Ayelet was born at NYU's Langone Medical Center two months prematurely, weighing just 2 lbs 7 ounces. She spent six weeks in the neonatal intensive care unit, feeding and growing, before being released. When she was a year old, Galena was diagnosed with dyskeratosis congenita of the HH variant. She presented with IUGR, colitis, immune deficiency, cerebellar hypoplasia, microcephaly and very short telomeres.

The Galena family partnered with Gift of Life Marrow Registry to set up many drives in the hopes of finding Ayelet a perfect bone marrow donor match. She underwent a bone marrow transplant on August 31, 2011, with an unrelated 7/8 donor.

Ayelet's family set up a Tumblr blog, Eye on Ayelet, when they transported her from Sloan Kettering Hospital to Cincinnati Children's Hospital Medical Center, where they would do the transplant, to keep their family and friends updated on her progress. Through Facebook and other social media, the family's story gained support across the Jewish world and beyond.

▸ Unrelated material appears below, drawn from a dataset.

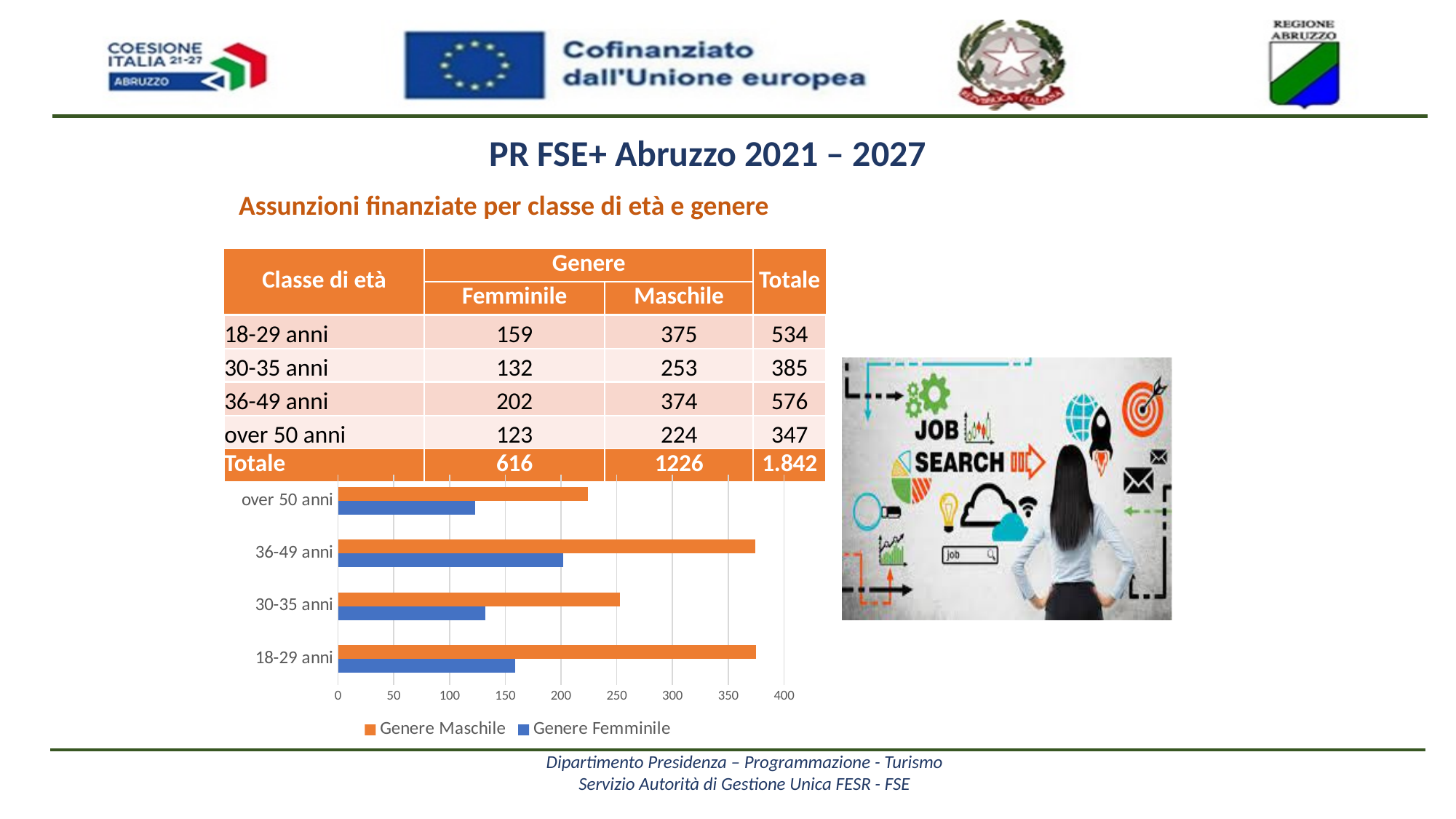
What is the value for Genere Femminile in the 36-49 anni class? 202 In the 30-35 anni class, which is larger: Genere Maschile or Genere Femminile? Genere Maschile What kind of chart is shown on the slide? bar chart Is the value for Genere Maschile in the 18-29 anni class greater or less than 350? greater How many series does the chart legend list? 2 How many age classes are plotted in the bar chart? 4 What is the difference between Genere Maschile and Genere Femminile in the over 50 anni class? 101 Which age class has the highest value for Genere Femminile? 36-49 anni Which age class has the lowest value for Genere Femminile? over 50 anni Which age class has the lowest value for Genere Maschile? over 50 anni What is the value for Genere Maschile in the 30-35 anni class? 253 Which series is shown in orange in the chart? Genere Maschile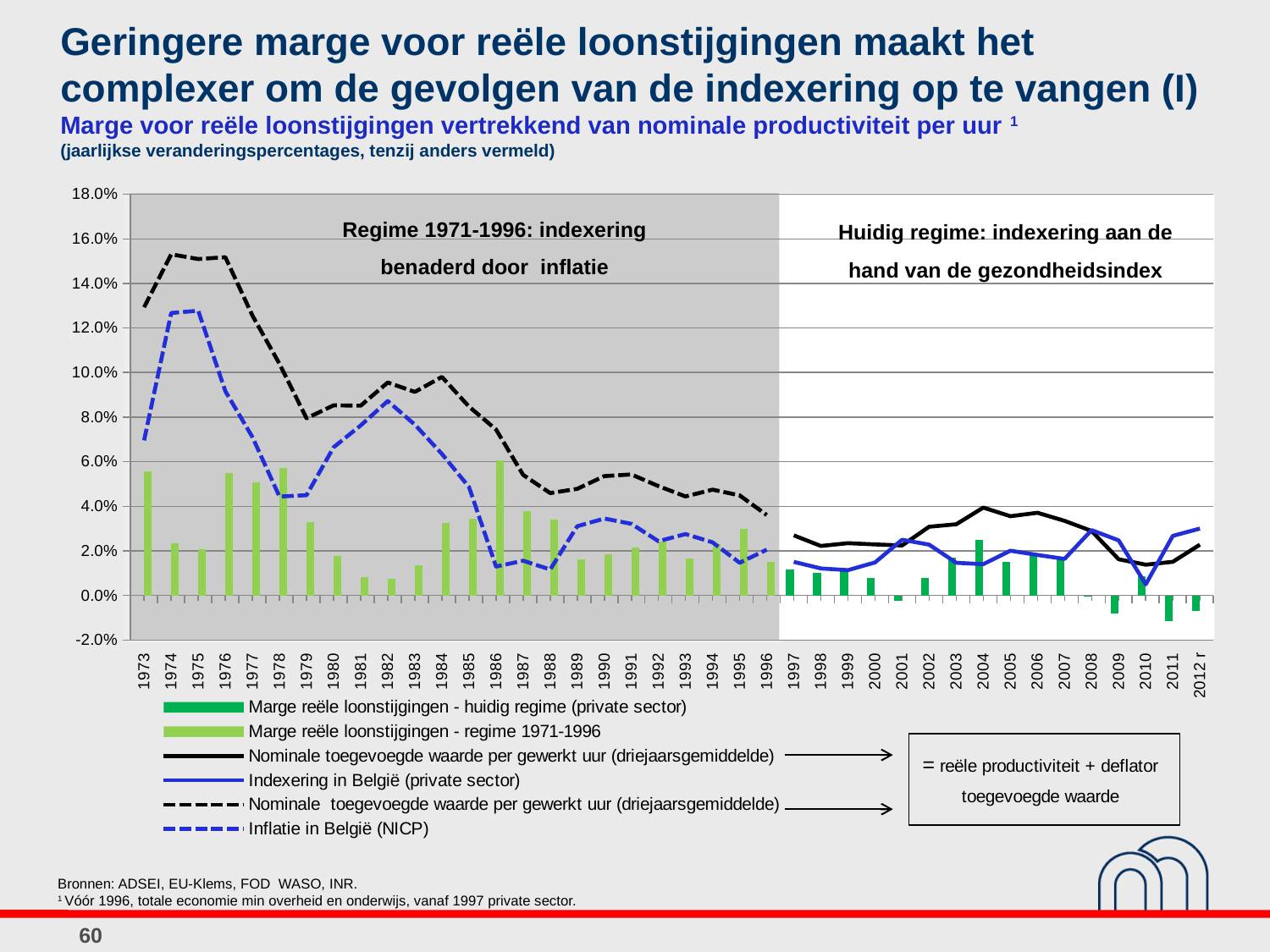
Does the dashed black line (Nominale toegevoegde waarde per gewerkt uur) rise or fall between 1974 and 1979? Fall Is the value of the dashed blue line (Inflatie in België) in 1974 greater or less than 12.0%? greater Which year has the lowest green bar (Marge reële loonstijgingen) in the chart? 2011 In 2011, which is larger: the solid blue line (Indexering in België) or the solid black line (Nominale toegevoegde waarde per gewerkt uur)? The solid blue line Is the green bar (Marge reële loonstijgingen) for 1973 greater or less than 4.0%? greater How many years are shown along the x axis (from 1973 to 2012 r)? 40 Is the green bar (Marge reële loonstijgingen) for 2011 greater or less than 0.0%? less How many series does the legend list? 6 In 1974, which is larger: the dashed black line (Nominale toegevoegde waarde per gewerkt uur) or the dashed blue line (Inflatie in België)? The dashed black line What kind of chart is shown on the slide? A combined bar and line chart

On January 31, 2012, Ayelet died 150 days after her transplant due to lung complications; she had lived for 788 days. She is buried in Baron Hirsch Cemetery in Staten Island, New York.

==Legacy==
Through the efforts of bone marrow drives run on behalf of Ayelet, there have been 162 other life saving matches found for others, and 28 transplants performed. Over $400,000 was raised for the Gift Of Life. Her grandfather Rabbi Poupko eulogized at her funeral, "If you want to remember her correctly and pay her the highest tribute you fight for life. You fight for joy. You choose life, as our tradition guides us. You choose joy. You choose hope and you choose optimism."

In 2019, Seth Galena, Ayelet's dad, ran the New York City Marathon in her honor and to raise awareness for bone marrow transplants; the race was 26 miles, a mile for every month of Ayelet's life.